Source text ::
________________________

While Elon Musk is a polarising figure in the world of business, there are a number of important traits he exhibits which can help HR understand effective leadership and the do’s and don’ts of great leaders, writes Murray Priestman
Few CEOs are as visible as Elon Musk. With this high profile comes a big reputation, and this, like so much else that surrounds the man, is polarised. Depending on your position he might be a charismatic visionary and inspirational leader actively exhibiting the traits of effective leadership; or he could be a loose cannon who can’t control his emotions and is self-destructing before our eyes.
Whether you think he’s good at it or not, he is undeniably a leader. And there are at least five things that you can learn from watching Elon Musk that will make you a better leader.
Effective leadership lesson 1: have a vision
Leadership, at its simplest, is about painting a vision of the future and persuading others to follow you there.
It’s a cliché to say that the pace of change has never been faster, but it’s true. And it’s not just the speed, but the complexity that is challenging for leaders. This creates doubt for investors and fear for employees.

________________________

Supplied information ::
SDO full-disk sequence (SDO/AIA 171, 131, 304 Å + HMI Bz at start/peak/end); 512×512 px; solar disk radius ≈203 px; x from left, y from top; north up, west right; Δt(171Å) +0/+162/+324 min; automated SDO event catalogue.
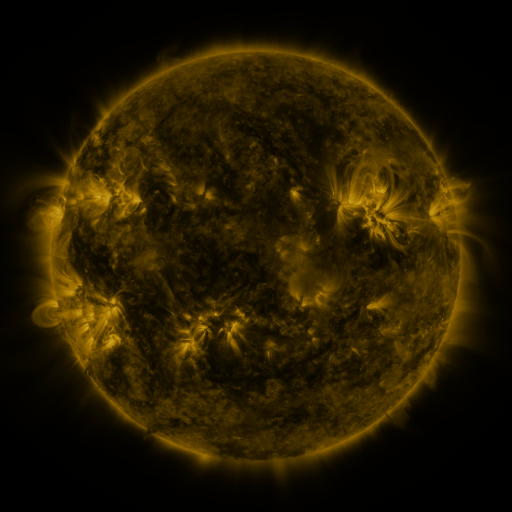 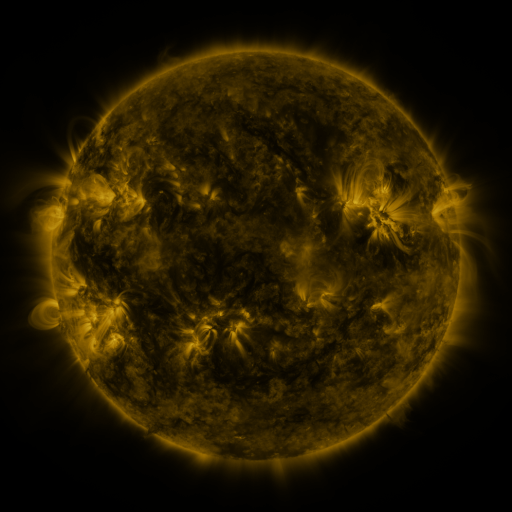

________________________

Stated exercise ::
Update the article on Elon Musk between "Whether you think" and "follow you there.", inclusive, changing "persuading" to "convincing". You won't need the listing for this.

Solution for this problem ::
Whether you think he’s good at it or not, he is undeniably a leader. And there are at least five things that you can learn from watching Elon Musk that will make you a better leader.
Effective leadership lesson 1: have a vision
Leadership, at its simplest, is about painting a vision of the future and convincing others to follow you there.